----- DATA PROVIDED -----

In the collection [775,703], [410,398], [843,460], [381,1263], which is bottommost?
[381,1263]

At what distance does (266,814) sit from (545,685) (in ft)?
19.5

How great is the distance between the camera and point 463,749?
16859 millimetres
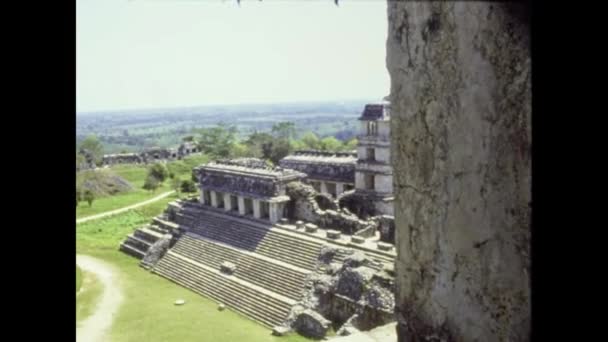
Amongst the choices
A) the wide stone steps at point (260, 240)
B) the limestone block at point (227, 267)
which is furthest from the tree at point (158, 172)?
the limestone block at point (227, 267)

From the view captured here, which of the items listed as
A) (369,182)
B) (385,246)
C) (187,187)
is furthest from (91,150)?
(385,246)

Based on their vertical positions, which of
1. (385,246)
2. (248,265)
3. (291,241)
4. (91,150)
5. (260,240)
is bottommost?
(248,265)

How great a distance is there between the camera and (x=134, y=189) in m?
44.6

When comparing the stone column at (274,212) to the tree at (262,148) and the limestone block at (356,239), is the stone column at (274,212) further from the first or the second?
the tree at (262,148)

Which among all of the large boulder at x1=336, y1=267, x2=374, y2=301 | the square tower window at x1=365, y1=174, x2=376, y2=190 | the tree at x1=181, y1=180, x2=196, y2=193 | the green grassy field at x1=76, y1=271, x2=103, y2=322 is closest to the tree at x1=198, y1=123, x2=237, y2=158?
the tree at x1=181, y1=180, x2=196, y2=193

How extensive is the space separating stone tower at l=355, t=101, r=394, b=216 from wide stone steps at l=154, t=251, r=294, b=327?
8593 millimetres

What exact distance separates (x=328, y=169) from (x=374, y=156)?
14.0 ft

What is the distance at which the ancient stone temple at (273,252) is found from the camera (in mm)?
16484

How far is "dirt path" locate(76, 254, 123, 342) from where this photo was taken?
53.0 feet

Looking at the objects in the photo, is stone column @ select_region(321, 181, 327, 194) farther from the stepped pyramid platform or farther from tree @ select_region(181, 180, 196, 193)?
tree @ select_region(181, 180, 196, 193)

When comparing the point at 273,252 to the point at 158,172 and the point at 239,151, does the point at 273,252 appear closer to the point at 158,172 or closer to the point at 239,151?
the point at 158,172
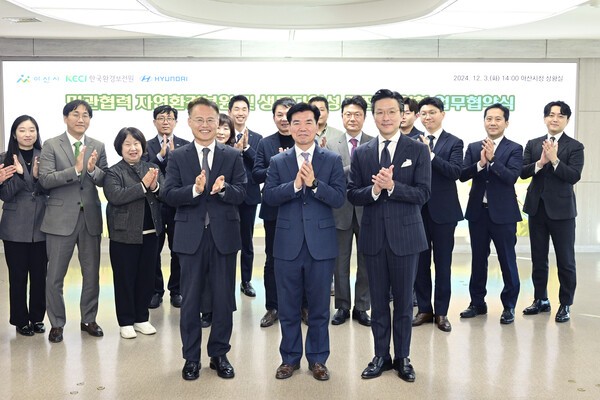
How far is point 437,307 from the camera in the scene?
Result: 6168mm

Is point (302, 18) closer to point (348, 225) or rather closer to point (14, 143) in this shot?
point (348, 225)

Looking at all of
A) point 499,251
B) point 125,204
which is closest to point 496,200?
point 499,251

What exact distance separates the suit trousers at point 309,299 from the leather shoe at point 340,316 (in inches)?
52.7

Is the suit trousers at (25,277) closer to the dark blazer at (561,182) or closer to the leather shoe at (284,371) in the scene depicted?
the leather shoe at (284,371)

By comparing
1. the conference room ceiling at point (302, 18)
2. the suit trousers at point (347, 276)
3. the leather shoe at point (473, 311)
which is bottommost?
the leather shoe at point (473, 311)

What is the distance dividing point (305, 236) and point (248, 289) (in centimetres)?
293

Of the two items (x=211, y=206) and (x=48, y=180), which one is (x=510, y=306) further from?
(x=48, y=180)

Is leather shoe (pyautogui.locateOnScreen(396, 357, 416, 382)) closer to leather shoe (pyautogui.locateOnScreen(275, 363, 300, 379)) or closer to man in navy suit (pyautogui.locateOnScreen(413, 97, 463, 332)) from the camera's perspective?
leather shoe (pyautogui.locateOnScreen(275, 363, 300, 379))

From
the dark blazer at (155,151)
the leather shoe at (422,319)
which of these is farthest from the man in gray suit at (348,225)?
the dark blazer at (155,151)

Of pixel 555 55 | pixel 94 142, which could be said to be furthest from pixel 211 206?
pixel 555 55

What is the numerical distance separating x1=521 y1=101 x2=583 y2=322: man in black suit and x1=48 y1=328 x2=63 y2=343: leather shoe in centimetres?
417

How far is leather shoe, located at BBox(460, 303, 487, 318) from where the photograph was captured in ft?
21.4

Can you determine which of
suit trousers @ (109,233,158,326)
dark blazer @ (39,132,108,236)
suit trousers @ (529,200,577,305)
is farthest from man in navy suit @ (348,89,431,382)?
dark blazer @ (39,132,108,236)

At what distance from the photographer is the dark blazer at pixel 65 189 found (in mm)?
5641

-----

# EXERCISE DETAILS
Output the entries above exactly, without their pictures.

# SOLUTION FOR THIS EXERCISE
In the collection [775,703], [410,398], [843,460], [381,1263], which is bottommost?
[381,1263]

At what distance does (266,814) sit from (545,685) (in ft)?
19.5

How great is the distance between the camera and point 463,749?
16859 millimetres
Amongst the choices
A) the wide stone steps at point (260, 240)
B) the limestone block at point (227, 267)
which is furthest from the tree at point (158, 172)?
the limestone block at point (227, 267)

From the view captured here, which of the items listed as
A) (369,182)
B) (385,246)
C) (187,187)
is furthest from (91,150)?
(385,246)

Based on their vertical positions, which of
1. (385,246)
2. (248,265)
3. (291,241)
4. (91,150)
5. (260,240)
is bottommost?
(248,265)

How great a distance is there between the camera and (x=134, y=189) in m?
44.6

When comparing the stone column at (274,212) to the tree at (262,148) and the limestone block at (356,239), is the stone column at (274,212) further from the first or the second?
the tree at (262,148)

Which among all of the large boulder at x1=336, y1=267, x2=374, y2=301 | the square tower window at x1=365, y1=174, x2=376, y2=190 | the tree at x1=181, y1=180, x2=196, y2=193 | the green grassy field at x1=76, y1=271, x2=103, y2=322 is closest to the tree at x1=198, y1=123, x2=237, y2=158?
the tree at x1=181, y1=180, x2=196, y2=193

How extensive is the space separating stone tower at l=355, t=101, r=394, b=216 from wide stone steps at l=154, t=251, r=294, b=327?
8593 millimetres

What exact distance separates (x=328, y=169) from (x=374, y=156)?
14.0 ft

What is the distance at which the ancient stone temple at (273,252) is found from the camera (in mm)?
16484

How far is "dirt path" locate(76, 254, 123, 342) from where this photo was taken?
53.0 feet

Looking at the objects in the photo, is stone column @ select_region(321, 181, 327, 194) farther from the stepped pyramid platform or farther from tree @ select_region(181, 180, 196, 193)?
tree @ select_region(181, 180, 196, 193)

When comparing the point at 273,252 to the point at 158,172 and the point at 239,151, does the point at 273,252 appear closer to the point at 158,172 or closer to the point at 239,151?
the point at 158,172
How far is point 437,307 from the camera in the scene?
Result: 6168mm

Is point (302, 18) closer to point (348, 225) or rather closer to point (14, 143) in this shot?
point (348, 225)

Looking at all of
A) point 499,251
B) point 125,204
which is closest to point 496,200?
point 499,251

What exact distance separates the suit trousers at point 309,299 from the leather shoe at point 340,316 (in inches)?
52.7

Is the suit trousers at (25,277) closer to the dark blazer at (561,182) or closer to the leather shoe at (284,371) in the scene depicted?
the leather shoe at (284,371)

By comparing
1. the conference room ceiling at point (302, 18)
2. the suit trousers at point (347, 276)
3. the leather shoe at point (473, 311)
which is bottommost?
the leather shoe at point (473, 311)

What is the distance dividing point (305, 236) and point (248, 289) (in centimetres)?
293

Of the two items (x=211, y=206) and (x=48, y=180), which one is (x=510, y=306) further from?
(x=48, y=180)

Is leather shoe (pyautogui.locateOnScreen(396, 357, 416, 382)) closer to leather shoe (pyautogui.locateOnScreen(275, 363, 300, 379)) or closer to man in navy suit (pyautogui.locateOnScreen(413, 97, 463, 332)) from the camera's perspective?
leather shoe (pyautogui.locateOnScreen(275, 363, 300, 379))

From
the dark blazer at (155,151)
the leather shoe at (422,319)
which of these is farthest from the man in gray suit at (348,225)?
the dark blazer at (155,151)

Of pixel 555 55 | pixel 94 142, which could be said to be furthest from pixel 211 206?
pixel 555 55

What is the numerical distance separating x1=521 y1=101 x2=583 y2=322: man in black suit and x1=48 y1=328 x2=63 y2=343: leather shoe in centimetres?
417

How far is leather shoe, located at BBox(460, 303, 487, 318) from where the photograph was captured in ft?
21.4

Can you determine which of
suit trousers @ (109,233,158,326)
dark blazer @ (39,132,108,236)
suit trousers @ (529,200,577,305)
is farthest from man in navy suit @ (348,89,431,382)?
dark blazer @ (39,132,108,236)

At what distance from the photographer is the dark blazer at pixel 65 189 found (in mm)?
5641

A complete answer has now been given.